THE EXERCISE: Please reproduce all of the entries below word for word, omitting the pictures.

..........

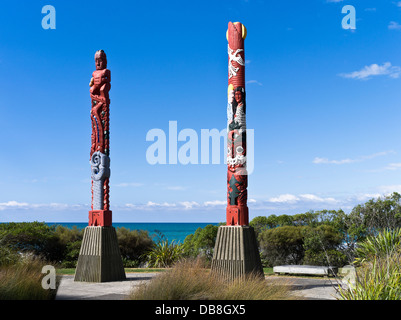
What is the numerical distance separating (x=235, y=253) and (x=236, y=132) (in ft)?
10.2

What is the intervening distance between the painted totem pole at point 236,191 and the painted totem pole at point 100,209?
3.32 meters

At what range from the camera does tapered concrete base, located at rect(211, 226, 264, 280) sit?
10773 mm

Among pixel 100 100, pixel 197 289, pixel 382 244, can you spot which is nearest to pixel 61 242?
pixel 100 100

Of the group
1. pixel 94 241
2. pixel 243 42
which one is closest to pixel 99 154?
pixel 94 241

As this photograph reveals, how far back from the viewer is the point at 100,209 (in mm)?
12867

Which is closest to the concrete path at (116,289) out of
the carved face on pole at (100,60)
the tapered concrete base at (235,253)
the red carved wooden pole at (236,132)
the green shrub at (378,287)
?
the tapered concrete base at (235,253)

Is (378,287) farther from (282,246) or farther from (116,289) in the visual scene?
(282,246)

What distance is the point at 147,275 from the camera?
1421cm

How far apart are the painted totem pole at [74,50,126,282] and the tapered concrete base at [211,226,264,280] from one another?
334cm

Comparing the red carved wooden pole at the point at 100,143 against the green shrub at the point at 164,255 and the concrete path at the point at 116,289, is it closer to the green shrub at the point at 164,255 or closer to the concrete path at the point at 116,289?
the concrete path at the point at 116,289

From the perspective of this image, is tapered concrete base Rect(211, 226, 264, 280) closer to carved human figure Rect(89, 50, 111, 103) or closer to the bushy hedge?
carved human figure Rect(89, 50, 111, 103)

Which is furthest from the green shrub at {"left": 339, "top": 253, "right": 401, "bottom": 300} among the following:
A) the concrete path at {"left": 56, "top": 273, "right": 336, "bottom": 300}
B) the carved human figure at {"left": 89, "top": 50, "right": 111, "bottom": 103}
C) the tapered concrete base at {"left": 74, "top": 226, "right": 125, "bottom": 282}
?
the carved human figure at {"left": 89, "top": 50, "right": 111, "bottom": 103}
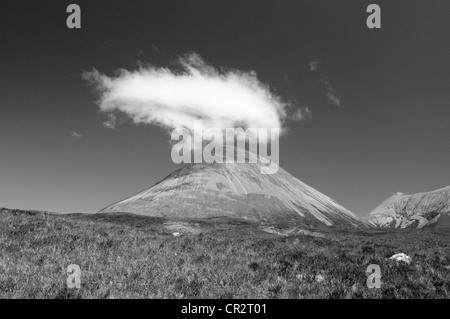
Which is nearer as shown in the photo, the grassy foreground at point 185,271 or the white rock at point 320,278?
the grassy foreground at point 185,271

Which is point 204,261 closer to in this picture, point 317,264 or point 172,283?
point 172,283

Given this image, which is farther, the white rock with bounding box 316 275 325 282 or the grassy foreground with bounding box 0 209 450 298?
the white rock with bounding box 316 275 325 282

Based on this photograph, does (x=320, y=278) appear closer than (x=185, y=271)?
Yes

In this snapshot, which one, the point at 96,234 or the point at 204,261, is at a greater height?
the point at 96,234

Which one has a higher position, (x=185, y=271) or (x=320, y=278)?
(x=185, y=271)
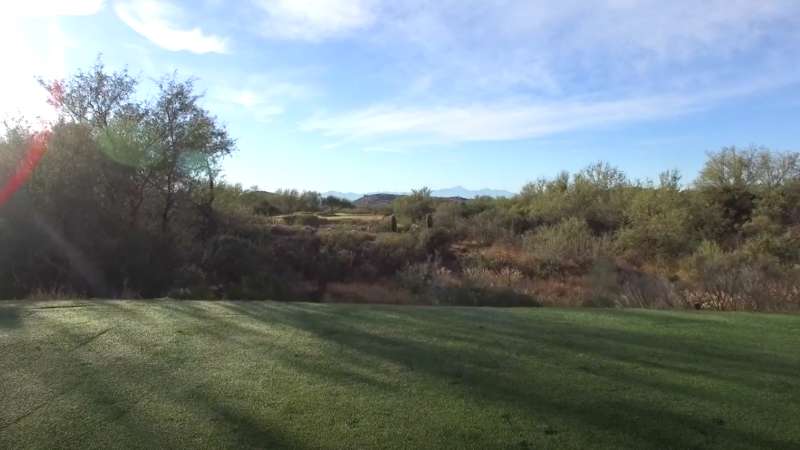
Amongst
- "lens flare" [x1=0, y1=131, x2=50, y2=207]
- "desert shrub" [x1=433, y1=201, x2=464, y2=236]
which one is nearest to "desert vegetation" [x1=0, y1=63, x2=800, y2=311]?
"lens flare" [x1=0, y1=131, x2=50, y2=207]

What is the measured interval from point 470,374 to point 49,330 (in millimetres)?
5204

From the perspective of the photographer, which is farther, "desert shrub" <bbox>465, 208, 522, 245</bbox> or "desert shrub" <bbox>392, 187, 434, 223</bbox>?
"desert shrub" <bbox>392, 187, 434, 223</bbox>

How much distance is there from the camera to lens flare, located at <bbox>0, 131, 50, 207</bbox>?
59.1ft

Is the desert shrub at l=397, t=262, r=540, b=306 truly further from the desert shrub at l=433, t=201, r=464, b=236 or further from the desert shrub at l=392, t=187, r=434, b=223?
the desert shrub at l=392, t=187, r=434, b=223

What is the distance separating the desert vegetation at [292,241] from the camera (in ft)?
57.5

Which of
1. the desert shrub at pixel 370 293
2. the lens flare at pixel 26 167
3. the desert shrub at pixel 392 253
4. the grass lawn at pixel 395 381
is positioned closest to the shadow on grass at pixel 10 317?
the grass lawn at pixel 395 381

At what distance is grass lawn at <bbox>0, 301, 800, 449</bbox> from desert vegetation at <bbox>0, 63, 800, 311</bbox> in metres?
6.50

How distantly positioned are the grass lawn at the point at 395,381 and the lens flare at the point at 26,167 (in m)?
10.6

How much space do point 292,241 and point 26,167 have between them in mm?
14563

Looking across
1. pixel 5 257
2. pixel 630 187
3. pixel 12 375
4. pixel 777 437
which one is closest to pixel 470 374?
pixel 777 437

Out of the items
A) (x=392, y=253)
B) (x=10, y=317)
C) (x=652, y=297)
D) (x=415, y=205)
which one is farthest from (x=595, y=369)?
(x=415, y=205)

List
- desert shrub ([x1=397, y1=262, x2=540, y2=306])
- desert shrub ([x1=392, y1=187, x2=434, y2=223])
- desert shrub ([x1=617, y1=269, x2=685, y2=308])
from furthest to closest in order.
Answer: desert shrub ([x1=392, y1=187, x2=434, y2=223]) < desert shrub ([x1=397, y1=262, x2=540, y2=306]) < desert shrub ([x1=617, y1=269, x2=685, y2=308])

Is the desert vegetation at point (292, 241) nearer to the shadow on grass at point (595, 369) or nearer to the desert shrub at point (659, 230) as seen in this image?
the desert shrub at point (659, 230)

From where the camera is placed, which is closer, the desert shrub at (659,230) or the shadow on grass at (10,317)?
the shadow on grass at (10,317)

..........

SOLVED PROBLEM:
What is the numerical distance separating (x=235, y=253) and (x=236, y=132) (in ft)?
10.2

What is the intervening distance between the painted totem pole at point 236,191 and the painted totem pole at point 100,209?
3.32 meters

At what range from the camera does tapered concrete base, located at rect(211, 226, 264, 280) sit?
10773 mm

Among pixel 100 100, pixel 197 289, pixel 382 244, can you spot which is nearest to pixel 61 242?
pixel 100 100

Of the group
1. pixel 94 241
2. pixel 243 42
which one is closest to pixel 99 154?
pixel 94 241

As this photograph reveals, how far back from the viewer is the point at 100,209 (in mm)?
12867

Which is closest to the concrete path at (116,289) out of
the carved face on pole at (100,60)
the tapered concrete base at (235,253)
the red carved wooden pole at (236,132)
the green shrub at (378,287)
?
the tapered concrete base at (235,253)

Is (378,287) farther from (282,246) or farther from (116,289) in the visual scene?
(282,246)

What distance is the point at 147,275 from the camera?
1421cm

How far apart are the painted totem pole at [74,50,126,282] and the tapered concrete base at [211,226,264,280] from one another?
334cm

Comparing the red carved wooden pole at the point at 100,143 against the green shrub at the point at 164,255 and the concrete path at the point at 116,289, is it closer to the green shrub at the point at 164,255 or closer to the concrete path at the point at 116,289?
the concrete path at the point at 116,289

From the perspective of this image, is tapered concrete base Rect(211, 226, 264, 280) closer to carved human figure Rect(89, 50, 111, 103) or closer to the bushy hedge?
carved human figure Rect(89, 50, 111, 103)

Which is furthest from the green shrub at {"left": 339, "top": 253, "right": 401, "bottom": 300} among the following:
A) the concrete path at {"left": 56, "top": 273, "right": 336, "bottom": 300}
B) the carved human figure at {"left": 89, "top": 50, "right": 111, "bottom": 103}
C) the tapered concrete base at {"left": 74, "top": 226, "right": 125, "bottom": 282}
?
the carved human figure at {"left": 89, "top": 50, "right": 111, "bottom": 103}
Which is nearer as shown in the photo, the grassy foreground at point 185,271 or the white rock at point 320,278?
the grassy foreground at point 185,271

Which is point 204,261 closer to in this picture, point 317,264 or point 172,283?
point 172,283

Given this image, which is farther, the white rock with bounding box 316 275 325 282 or the grassy foreground with bounding box 0 209 450 298?
the white rock with bounding box 316 275 325 282

Based on this photograph, does (x=320, y=278) appear closer than (x=185, y=271)?
Yes

In this snapshot, which one, the point at 96,234 or the point at 204,261, is at a greater height?
the point at 96,234

Which one has a higher position, (x=185, y=271) or (x=320, y=278)?
(x=185, y=271)
Amongst
- "lens flare" [x1=0, y1=131, x2=50, y2=207]
- "desert shrub" [x1=433, y1=201, x2=464, y2=236]
which one is nearest to "desert vegetation" [x1=0, y1=63, x2=800, y2=311]?
"lens flare" [x1=0, y1=131, x2=50, y2=207]

What is the measured interval from point 470,374 to point 49,330 (in millimetres)?
5204

From the perspective of the photographer, which is farther, "desert shrub" <bbox>465, 208, 522, 245</bbox> or "desert shrub" <bbox>392, 187, 434, 223</bbox>?
"desert shrub" <bbox>392, 187, 434, 223</bbox>

How much distance is there from the camera to lens flare, located at <bbox>0, 131, 50, 207</bbox>?
59.1ft

Is the desert shrub at l=397, t=262, r=540, b=306 truly further from the desert shrub at l=433, t=201, r=464, b=236 or further from the desert shrub at l=392, t=187, r=434, b=223?
the desert shrub at l=392, t=187, r=434, b=223

What is the distance separating the desert vegetation at [292,241] from the camera (in ft)?
57.5

Which of
1. the desert shrub at pixel 370 293
2. the lens flare at pixel 26 167
3. the desert shrub at pixel 392 253
4. the grass lawn at pixel 395 381
is positioned closest to the shadow on grass at pixel 10 317?
the grass lawn at pixel 395 381

At what distance is grass lawn at <bbox>0, 301, 800, 449</bbox> from desert vegetation at <bbox>0, 63, 800, 311</bbox> in metres?
6.50

How distantly positioned are the grass lawn at the point at 395,381 and the lens flare at the point at 26,167 (in m)?
10.6

How much space do point 292,241 and point 26,167 have between them in mm?
14563

Looking across
1. pixel 5 257
2. pixel 630 187
3. pixel 12 375
4. pixel 777 437
which one is closest to pixel 470 374?
pixel 777 437

Out of the items
A) (x=392, y=253)
B) (x=10, y=317)
C) (x=652, y=297)
D) (x=415, y=205)
which one is farthest from (x=595, y=369)?
(x=415, y=205)

List
- desert shrub ([x1=397, y1=262, x2=540, y2=306])
- desert shrub ([x1=392, y1=187, x2=434, y2=223])
- desert shrub ([x1=617, y1=269, x2=685, y2=308])
from furthest to closest in order.
Answer: desert shrub ([x1=392, y1=187, x2=434, y2=223]) < desert shrub ([x1=397, y1=262, x2=540, y2=306]) < desert shrub ([x1=617, y1=269, x2=685, y2=308])

Is the desert vegetation at point (292, 241) nearer to the shadow on grass at point (595, 369) or nearer to the desert shrub at point (659, 230) as seen in this image?
the desert shrub at point (659, 230)

From where the camera is placed, which is closer, the desert shrub at (659,230) or the shadow on grass at (10,317)?
the shadow on grass at (10,317)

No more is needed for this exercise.